Namun sayangnya, ini seakan hanya klaim sepihak belaka. Faktanya dilapangan, pemungutan pajak yang hampir ada disegala aspek ini seperti adanya Pajak Penghasilan (PPh), Pajak Pertambahan Nilai (PPN), Pajak Penjualan Barang Mewah (PPnBM) Pajak Bumi dan Bangunan (PBB), Bea Materai (BM), dan Pajak Daerah, tidak sebanding dengan fasilitas yang didapatkan oleh rakyat.
Rakyat masih banyak mengalami himpitan, kesulitan dibidang pendidikan, tidak merasakan layanan kesehatan yang layak dan mudah, atau fasilitas umum dan kemananan pun masih belum dirasakan maksimal oleh rakyat. Sehingga bisa kita simpulkan, anggaran pajak yang dipungut dan terkesan memeras rakyat ini tidak tepat sasaran. Yang ada malah mengakibatkan rakyat kecil semakin terbebani.
*Pajak dalam Prespektif Islam*
Dalam Islam, pajak memang dihalalkan. Namun begitu berbeda pada praktik pelaksanaan atau pengadaannya. Dalam negara yang menerapkan Sistem Ekonomi Islam, ada yang namanya Baitul Mal.
Disadur dari buku Struktur Negara Khilafah (Pemerintahan dan Administrasi) karangan Sheikh Taqiyuddin an-Nabhani, Baitul Mal digunakan untuk menyebut tempat penyimpanan berbagai pemasukan negara dan sekaligus menjadi tempat pengeluarannya. Baitul Mal juga digunakan untuk menyebut lembaga yang bertugas memungut dan membelanjakan harta yang menjadi milik kaum Muslim. Pemasukan untuk Baitul Mal sendiri meliputi tiga pos.
1. Pos Fa'i dan Kharaj: meliputi ghanimah, kharaj, tanah-tanah, jizyah dan pajak
2. Pos Kepemilikan Umum: meliputi minyak bumi, gas, listrik, barang tambang, laut, sungai, selat, mata air, hutan, Padang gembalaan, hima dan sebagainya.

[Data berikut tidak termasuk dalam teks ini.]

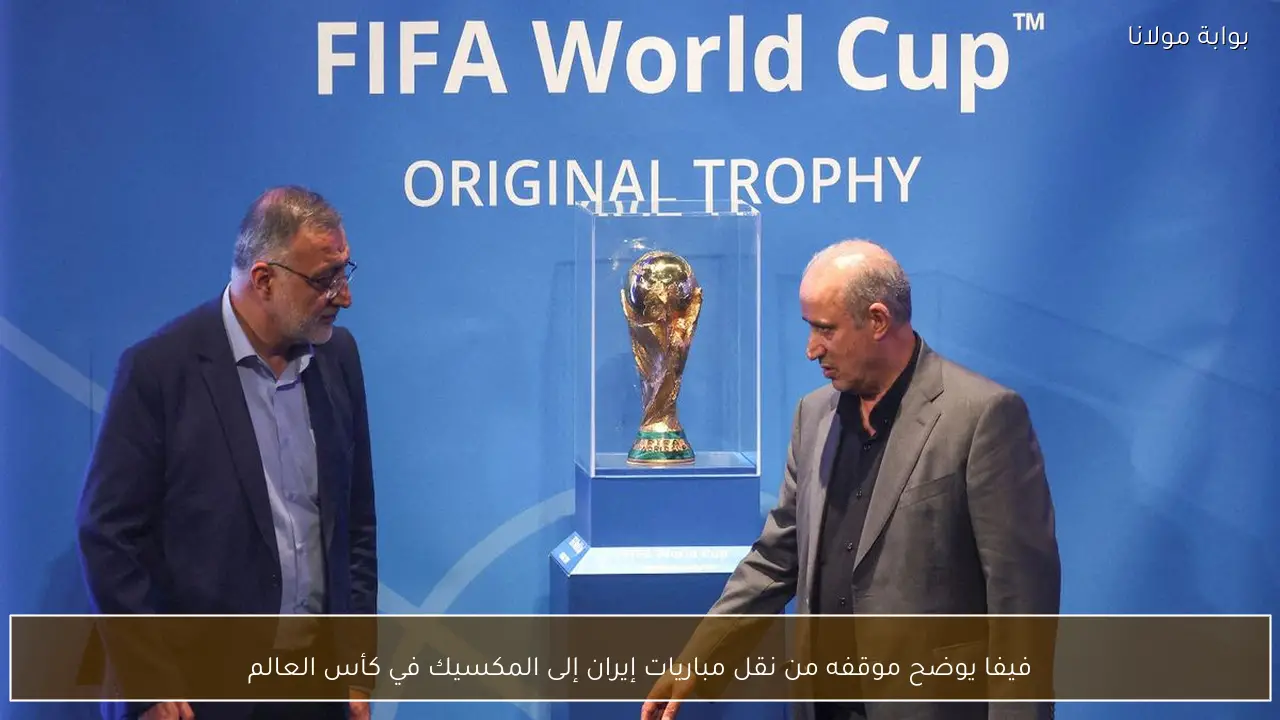فيفا يوضح موقفه من نقل مباريات إيران إلى المكسيك في كأس العالم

Mengingat dalam sebuah hadist Rasulullah ? bahwa, "Kaum Muslim berserikat dalam tiga perkara yaitu padang rumput, air, dan api". (HR. Abu Dawud dan Ahmad).
Dari sini jelas bahwa ketiganya tidak boleh dimiliki oleh individu. Jadi kepemilikan umum tersebut seharusnya dikelola oleh negara untuk kemudian hasilnya dikembalikan ke umat.

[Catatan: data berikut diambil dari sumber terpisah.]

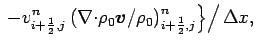 $\displaystyle \left.
\left.
- v_{i+\frac{1}{2},j}^{n}
\left(\Ddiv \rho _{0}\Dvect{v}/\rho _{0}\right)_{i+\frac{1}{2},j}^{n}
\right\}
\right/ \Delta x,$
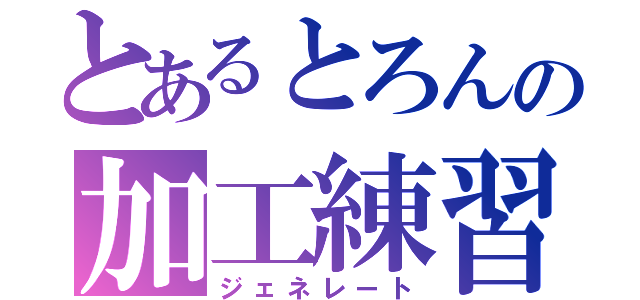 とあるとろんの加工練習（ジェネレート）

3. Pos Zakat: Meliputi zakat uang, komoditas perdagangan, pertanian dan buah-buahan, unta, sapi dan domba.
Pada hakikatnya, di negara yang menerapkan ekonomi Islam tersebut, pajak bukanlah sumber utama pemasukan negara. Sumber pajak hanya dipungut bagi mereka yang berkemampuan dalam hal harta dan itupun tidak memberatkan, namun sesuai kemampuan, bahkan ketika kondisi negara sedang mengalami keadaan darurat, semisal Baitul Mal kosong, sedangkan negara saat itu membutuhkan anggaran secepatnya. Maka, demi mencegah kerugian dan untuk mencapai kemashlahatan bersama, maka diperbolehkan untuk memungut pajak dari orang kaya, yang demikian juga bisa dikatakan bentuk jihad harta bagi mereka.

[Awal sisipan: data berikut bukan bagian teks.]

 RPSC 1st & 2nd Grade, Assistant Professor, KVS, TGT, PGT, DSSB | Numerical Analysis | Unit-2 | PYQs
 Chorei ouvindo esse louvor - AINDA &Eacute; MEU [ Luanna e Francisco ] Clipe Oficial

Pajak yang ditarik oleh pemimpin yang menerapkan ekonomi Islam tadi, dialokasikan untuk berbagai kepentingan umat dengan cara yang adil dan sejalan dengan syari'at. Oleh sebab itu, sudah seharusnya kita mencampakkan Sistem yang mendukung penerapan Ekonomi Kapitalisme di negeri ini. Saatnya kita beralih dan memperjuangkan adanya sistem Islam. Di mana syariat Islam bisa dijalankan secara totalitas bahkan secara otomatis Ekonomi Islam pun bisa diterapkan.